Provided data
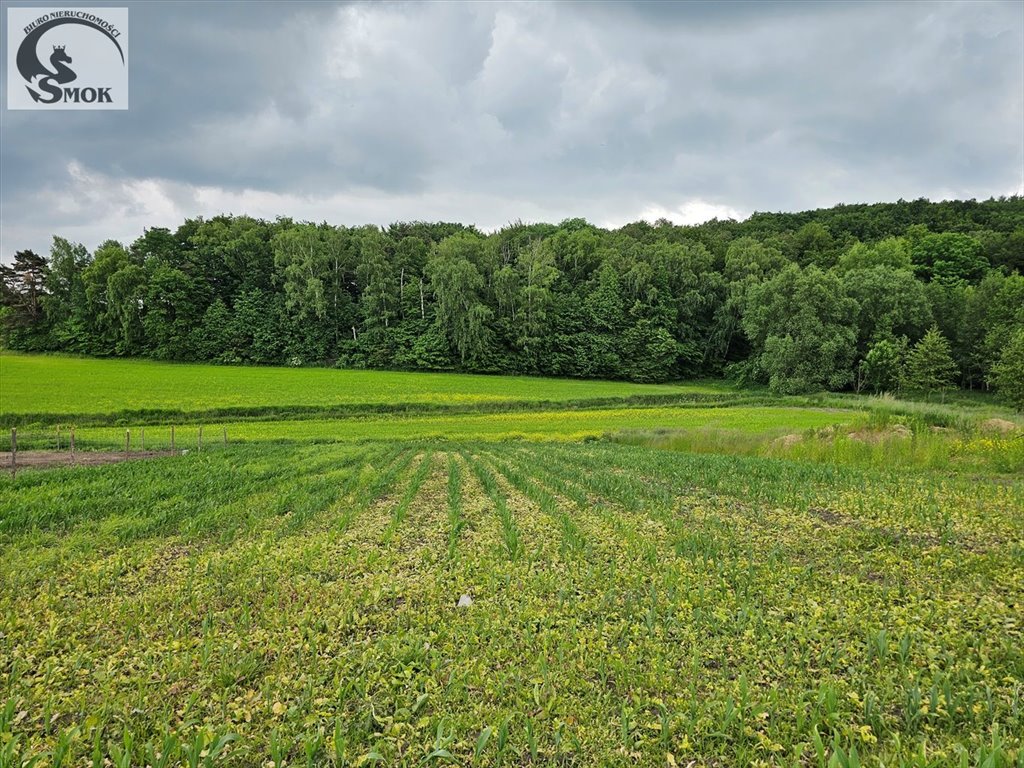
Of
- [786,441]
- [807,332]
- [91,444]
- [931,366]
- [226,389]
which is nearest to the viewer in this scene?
[786,441]

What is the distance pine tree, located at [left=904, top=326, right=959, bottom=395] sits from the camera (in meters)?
54.2

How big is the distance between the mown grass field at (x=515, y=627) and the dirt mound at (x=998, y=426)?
10063 mm

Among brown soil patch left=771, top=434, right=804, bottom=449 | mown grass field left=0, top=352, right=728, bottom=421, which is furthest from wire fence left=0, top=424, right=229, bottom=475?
brown soil patch left=771, top=434, right=804, bottom=449

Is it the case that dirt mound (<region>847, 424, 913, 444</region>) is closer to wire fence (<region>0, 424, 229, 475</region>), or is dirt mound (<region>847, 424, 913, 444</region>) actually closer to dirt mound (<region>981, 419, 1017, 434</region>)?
dirt mound (<region>981, 419, 1017, 434</region>)

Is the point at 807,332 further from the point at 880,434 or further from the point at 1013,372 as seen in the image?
the point at 880,434

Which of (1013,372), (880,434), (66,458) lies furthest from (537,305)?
(66,458)

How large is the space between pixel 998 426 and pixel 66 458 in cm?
4022

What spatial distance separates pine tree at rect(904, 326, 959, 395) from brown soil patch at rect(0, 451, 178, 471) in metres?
72.9

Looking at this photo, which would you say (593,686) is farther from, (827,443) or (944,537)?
(827,443)

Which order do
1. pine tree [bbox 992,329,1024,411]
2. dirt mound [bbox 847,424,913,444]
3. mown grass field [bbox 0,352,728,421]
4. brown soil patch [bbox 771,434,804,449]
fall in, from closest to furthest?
dirt mound [bbox 847,424,913,444] < brown soil patch [bbox 771,434,804,449] < mown grass field [bbox 0,352,728,421] < pine tree [bbox 992,329,1024,411]

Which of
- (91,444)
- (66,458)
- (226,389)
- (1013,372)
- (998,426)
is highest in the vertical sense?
(1013,372)

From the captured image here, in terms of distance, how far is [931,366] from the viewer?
54.6 m

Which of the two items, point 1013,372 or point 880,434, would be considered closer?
point 880,434

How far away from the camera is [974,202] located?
107000 millimetres
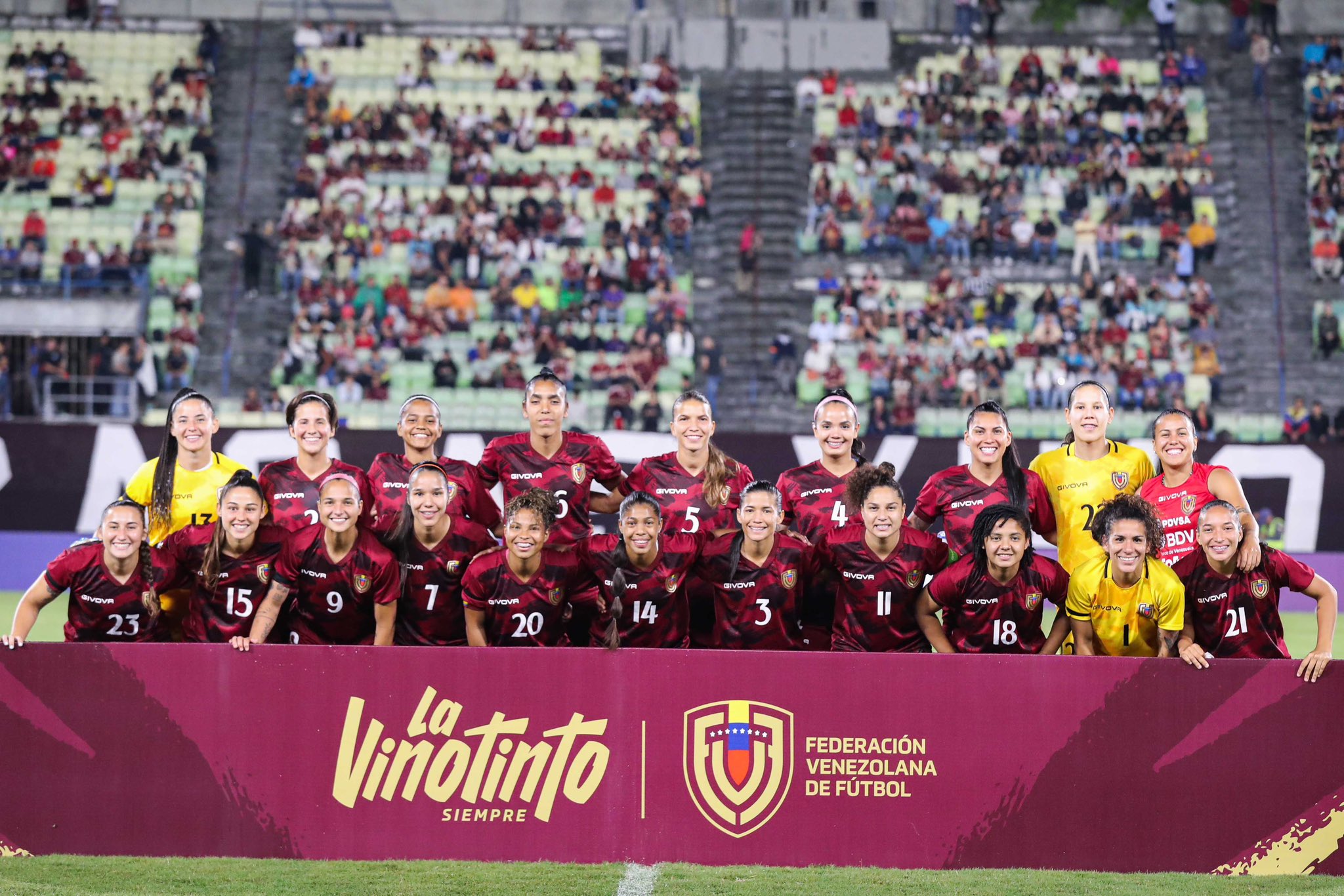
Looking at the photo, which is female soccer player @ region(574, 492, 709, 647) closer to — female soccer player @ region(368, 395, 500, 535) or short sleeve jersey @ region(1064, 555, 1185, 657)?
female soccer player @ region(368, 395, 500, 535)

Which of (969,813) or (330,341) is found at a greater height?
(330,341)

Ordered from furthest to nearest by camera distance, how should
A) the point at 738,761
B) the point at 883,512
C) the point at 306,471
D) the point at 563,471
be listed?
the point at 563,471 → the point at 306,471 → the point at 883,512 → the point at 738,761

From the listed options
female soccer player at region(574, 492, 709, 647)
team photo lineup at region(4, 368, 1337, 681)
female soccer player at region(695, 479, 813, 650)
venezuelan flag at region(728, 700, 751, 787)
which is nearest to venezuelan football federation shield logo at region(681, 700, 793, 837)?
venezuelan flag at region(728, 700, 751, 787)

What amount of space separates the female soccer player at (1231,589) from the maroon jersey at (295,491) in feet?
12.9

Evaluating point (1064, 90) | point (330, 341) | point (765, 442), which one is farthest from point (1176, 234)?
point (330, 341)

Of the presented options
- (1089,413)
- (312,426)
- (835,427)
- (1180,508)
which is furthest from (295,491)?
(1180,508)

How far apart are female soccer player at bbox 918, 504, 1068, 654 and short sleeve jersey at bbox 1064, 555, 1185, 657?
0.15 m

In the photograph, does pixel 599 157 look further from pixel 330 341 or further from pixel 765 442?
pixel 765 442

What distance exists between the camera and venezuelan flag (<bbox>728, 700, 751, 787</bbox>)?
5922 millimetres

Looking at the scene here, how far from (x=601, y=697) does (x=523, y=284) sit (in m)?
17.2

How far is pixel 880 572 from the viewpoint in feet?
21.8

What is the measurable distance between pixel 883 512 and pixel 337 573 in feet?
8.12

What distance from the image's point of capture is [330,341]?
2167 centimetres

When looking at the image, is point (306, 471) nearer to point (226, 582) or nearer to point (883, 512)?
point (226, 582)
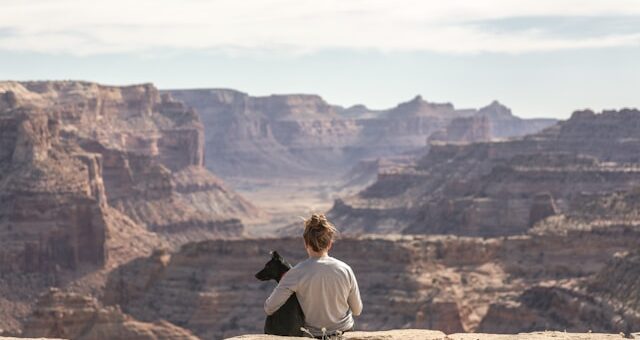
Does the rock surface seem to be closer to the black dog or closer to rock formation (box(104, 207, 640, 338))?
the black dog

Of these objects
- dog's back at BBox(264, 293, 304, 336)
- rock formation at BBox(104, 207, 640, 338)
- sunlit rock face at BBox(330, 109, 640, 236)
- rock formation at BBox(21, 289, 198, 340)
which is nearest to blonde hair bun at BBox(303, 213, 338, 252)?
dog's back at BBox(264, 293, 304, 336)

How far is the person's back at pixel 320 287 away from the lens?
21.4m

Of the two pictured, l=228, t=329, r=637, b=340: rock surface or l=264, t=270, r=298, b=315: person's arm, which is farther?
l=228, t=329, r=637, b=340: rock surface

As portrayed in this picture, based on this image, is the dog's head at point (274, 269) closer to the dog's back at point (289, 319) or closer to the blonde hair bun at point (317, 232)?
the dog's back at point (289, 319)

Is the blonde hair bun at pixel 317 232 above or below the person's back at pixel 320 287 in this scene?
above

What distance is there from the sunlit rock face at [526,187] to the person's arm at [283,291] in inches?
4466

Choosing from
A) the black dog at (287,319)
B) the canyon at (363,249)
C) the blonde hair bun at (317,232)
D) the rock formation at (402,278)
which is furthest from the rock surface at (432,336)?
the rock formation at (402,278)

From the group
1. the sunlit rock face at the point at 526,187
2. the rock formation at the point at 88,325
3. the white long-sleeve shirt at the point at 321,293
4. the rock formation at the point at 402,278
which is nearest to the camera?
the white long-sleeve shirt at the point at 321,293

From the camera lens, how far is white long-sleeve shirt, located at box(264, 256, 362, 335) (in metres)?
21.5

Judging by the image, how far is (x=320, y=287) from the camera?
2156cm

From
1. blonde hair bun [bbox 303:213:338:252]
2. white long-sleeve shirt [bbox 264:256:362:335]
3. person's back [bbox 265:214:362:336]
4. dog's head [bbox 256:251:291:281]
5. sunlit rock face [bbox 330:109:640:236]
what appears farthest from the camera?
sunlit rock face [bbox 330:109:640:236]

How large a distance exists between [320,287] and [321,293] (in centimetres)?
10

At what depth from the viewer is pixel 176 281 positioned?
315 ft

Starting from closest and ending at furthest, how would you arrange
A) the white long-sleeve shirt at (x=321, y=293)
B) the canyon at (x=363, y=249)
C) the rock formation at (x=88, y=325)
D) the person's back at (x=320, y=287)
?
1. the person's back at (x=320, y=287)
2. the white long-sleeve shirt at (x=321, y=293)
3. the rock formation at (x=88, y=325)
4. the canyon at (x=363, y=249)
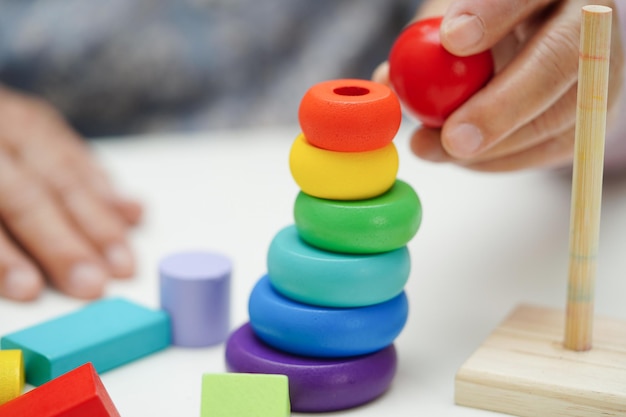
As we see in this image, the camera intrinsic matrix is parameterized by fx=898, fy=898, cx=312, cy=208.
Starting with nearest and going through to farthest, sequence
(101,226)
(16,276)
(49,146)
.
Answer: (16,276) → (101,226) → (49,146)

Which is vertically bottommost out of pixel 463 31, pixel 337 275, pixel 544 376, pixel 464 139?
pixel 544 376

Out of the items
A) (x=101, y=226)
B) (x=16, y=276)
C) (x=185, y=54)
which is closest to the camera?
(x=16, y=276)

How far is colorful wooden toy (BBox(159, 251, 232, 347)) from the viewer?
971 millimetres

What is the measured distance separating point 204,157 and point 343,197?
769 millimetres

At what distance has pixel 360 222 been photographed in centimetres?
82

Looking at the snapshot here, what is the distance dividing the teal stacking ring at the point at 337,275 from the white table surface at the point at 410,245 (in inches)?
4.3

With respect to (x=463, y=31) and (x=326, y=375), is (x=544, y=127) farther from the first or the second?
(x=326, y=375)

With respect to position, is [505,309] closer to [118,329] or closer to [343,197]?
[343,197]

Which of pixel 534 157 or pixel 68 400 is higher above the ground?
pixel 534 157

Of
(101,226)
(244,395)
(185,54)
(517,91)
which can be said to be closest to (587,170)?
(517,91)

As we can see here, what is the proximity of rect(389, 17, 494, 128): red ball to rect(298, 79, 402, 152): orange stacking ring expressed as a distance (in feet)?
0.24

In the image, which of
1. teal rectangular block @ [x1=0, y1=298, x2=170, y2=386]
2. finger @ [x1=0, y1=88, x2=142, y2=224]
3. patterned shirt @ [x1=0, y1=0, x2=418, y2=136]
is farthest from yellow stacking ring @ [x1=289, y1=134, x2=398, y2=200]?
patterned shirt @ [x1=0, y1=0, x2=418, y2=136]

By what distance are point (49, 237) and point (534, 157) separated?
619 millimetres

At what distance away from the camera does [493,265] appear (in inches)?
45.5
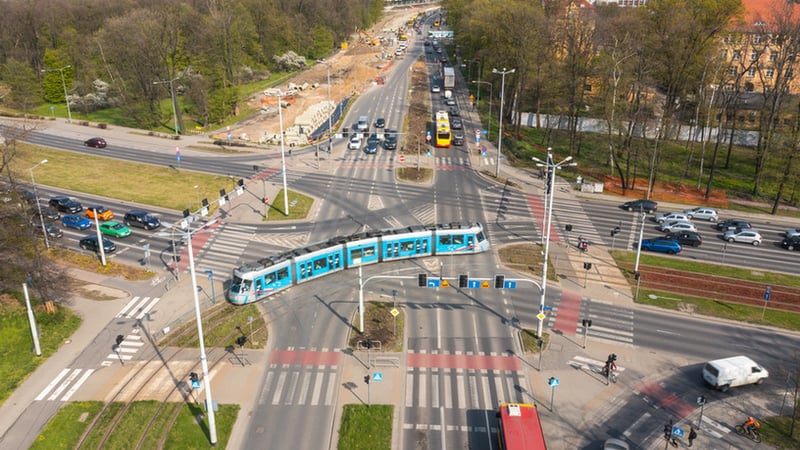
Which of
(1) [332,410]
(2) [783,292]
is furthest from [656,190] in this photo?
(1) [332,410]

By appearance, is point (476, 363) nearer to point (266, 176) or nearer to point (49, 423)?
point (49, 423)

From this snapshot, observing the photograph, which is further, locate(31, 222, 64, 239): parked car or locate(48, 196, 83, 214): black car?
locate(48, 196, 83, 214): black car

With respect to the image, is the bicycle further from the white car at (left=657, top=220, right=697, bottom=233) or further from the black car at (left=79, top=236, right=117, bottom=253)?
the black car at (left=79, top=236, right=117, bottom=253)

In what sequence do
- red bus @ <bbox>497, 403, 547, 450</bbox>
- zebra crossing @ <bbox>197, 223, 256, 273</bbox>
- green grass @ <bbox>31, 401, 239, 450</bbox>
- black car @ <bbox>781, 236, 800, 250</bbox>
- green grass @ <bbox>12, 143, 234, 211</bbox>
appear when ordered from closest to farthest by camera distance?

Exercise
Express as a JSON list of strings the lines starting with the line containing "At what depth" and going on through the line containing "4. the canyon at (x=363, y=249)", one string per line, leaving out blank lines.

Answer
[
  "At what depth from the viewer is pixel 176 281 positioned?",
  "315 ft",
  "Starting from closest and ending at furthest, how would you arrange",
  "A) the white long-sleeve shirt at (x=321, y=293)",
  "B) the canyon at (x=363, y=249)",
  "C) the rock formation at (x=88, y=325)",
  "D) the person's back at (x=320, y=287)",
  "?",
  "1. the person's back at (x=320, y=287)",
  "2. the white long-sleeve shirt at (x=321, y=293)",
  "3. the rock formation at (x=88, y=325)",
  "4. the canyon at (x=363, y=249)"
]